▸ **Task material**:
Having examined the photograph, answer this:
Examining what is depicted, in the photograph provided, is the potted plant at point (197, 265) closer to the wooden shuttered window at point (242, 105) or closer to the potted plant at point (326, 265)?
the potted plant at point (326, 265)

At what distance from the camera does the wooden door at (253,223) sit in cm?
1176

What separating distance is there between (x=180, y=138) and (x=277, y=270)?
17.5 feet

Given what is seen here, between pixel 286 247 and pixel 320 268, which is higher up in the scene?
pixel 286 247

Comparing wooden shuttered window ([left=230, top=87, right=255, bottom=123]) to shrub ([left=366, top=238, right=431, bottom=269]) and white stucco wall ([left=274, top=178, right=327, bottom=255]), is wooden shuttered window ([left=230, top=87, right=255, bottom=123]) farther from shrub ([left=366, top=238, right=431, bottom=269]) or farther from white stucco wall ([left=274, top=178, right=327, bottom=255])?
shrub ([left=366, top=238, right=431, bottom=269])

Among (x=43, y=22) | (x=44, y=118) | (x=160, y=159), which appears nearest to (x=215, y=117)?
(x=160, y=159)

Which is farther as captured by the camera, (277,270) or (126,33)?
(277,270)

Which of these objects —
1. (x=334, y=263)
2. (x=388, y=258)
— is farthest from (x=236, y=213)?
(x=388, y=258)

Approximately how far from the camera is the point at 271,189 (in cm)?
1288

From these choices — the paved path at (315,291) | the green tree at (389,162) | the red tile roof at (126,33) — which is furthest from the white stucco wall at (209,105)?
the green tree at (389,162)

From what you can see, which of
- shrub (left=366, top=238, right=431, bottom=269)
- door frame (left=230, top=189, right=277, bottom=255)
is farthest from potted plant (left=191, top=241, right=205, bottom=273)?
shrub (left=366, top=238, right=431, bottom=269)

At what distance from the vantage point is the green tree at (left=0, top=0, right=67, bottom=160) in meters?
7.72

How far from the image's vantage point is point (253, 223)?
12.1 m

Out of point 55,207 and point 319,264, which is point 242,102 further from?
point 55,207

...

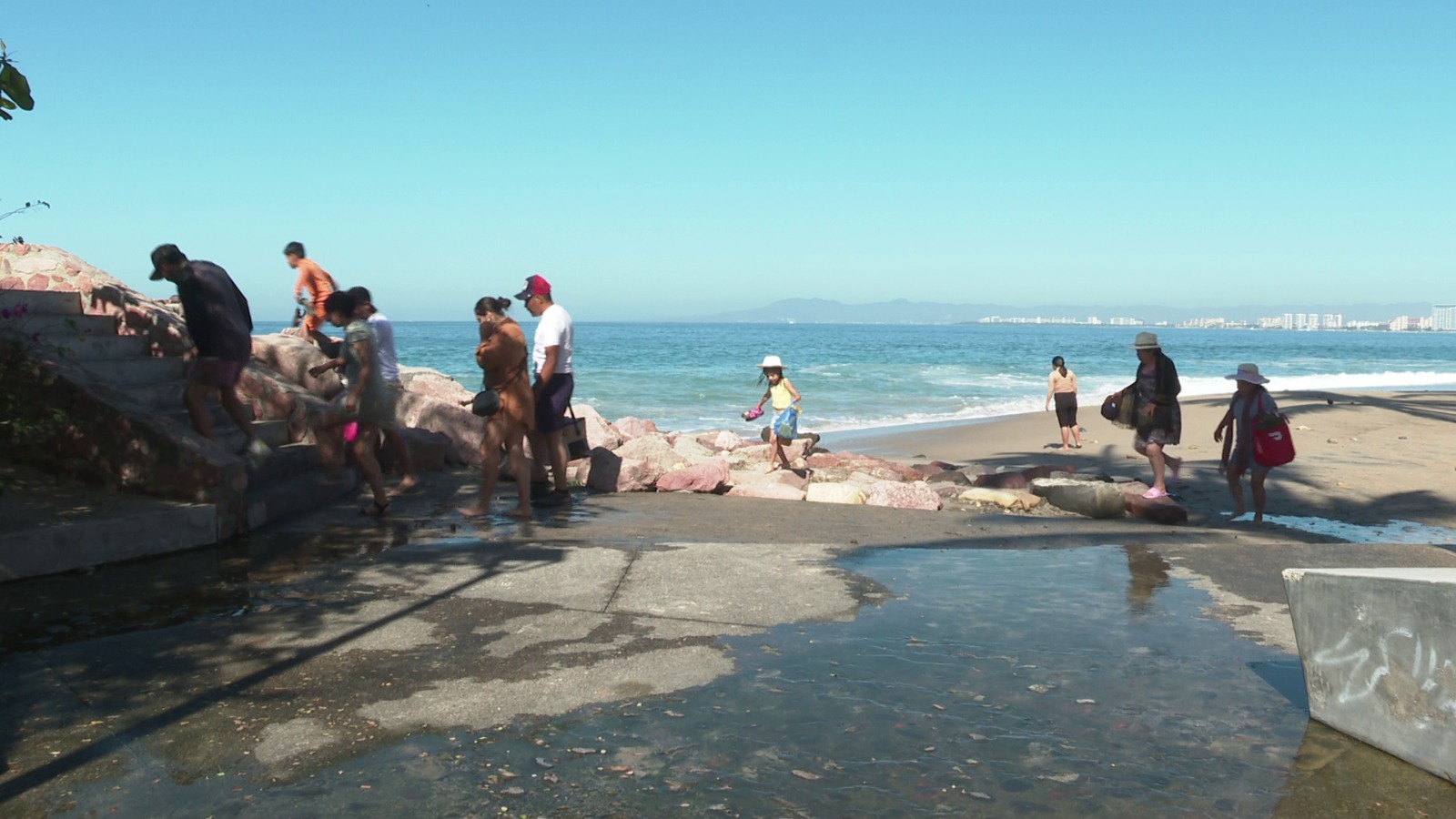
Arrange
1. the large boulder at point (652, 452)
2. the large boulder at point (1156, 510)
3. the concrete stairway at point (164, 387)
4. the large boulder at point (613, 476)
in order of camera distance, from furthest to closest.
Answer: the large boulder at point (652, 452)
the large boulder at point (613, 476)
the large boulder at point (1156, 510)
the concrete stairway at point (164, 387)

▸ **Requirement**:
Pull out each line of the listing that contains the word "stairway" and copy it down.

▸ **Expected output**:
3. the concrete stairway at point (164, 387)
the concrete stairway at point (164, 387)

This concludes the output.